BEGIN Data provided

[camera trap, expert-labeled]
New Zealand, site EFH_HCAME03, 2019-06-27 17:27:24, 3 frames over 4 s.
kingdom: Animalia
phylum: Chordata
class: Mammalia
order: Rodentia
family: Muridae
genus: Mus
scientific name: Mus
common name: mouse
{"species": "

END Data provided

◆ **What is required**
Copy out exactly, and only, the lines from the one that contains "phylum: Chordata" through the last line of the material above.

◆ **Response box**
phylum: Chordata
class: Mammalia
order: Rodentia
family: Muridae
genus: Mus
scientific name: Mus
common name: mouse
{"species": "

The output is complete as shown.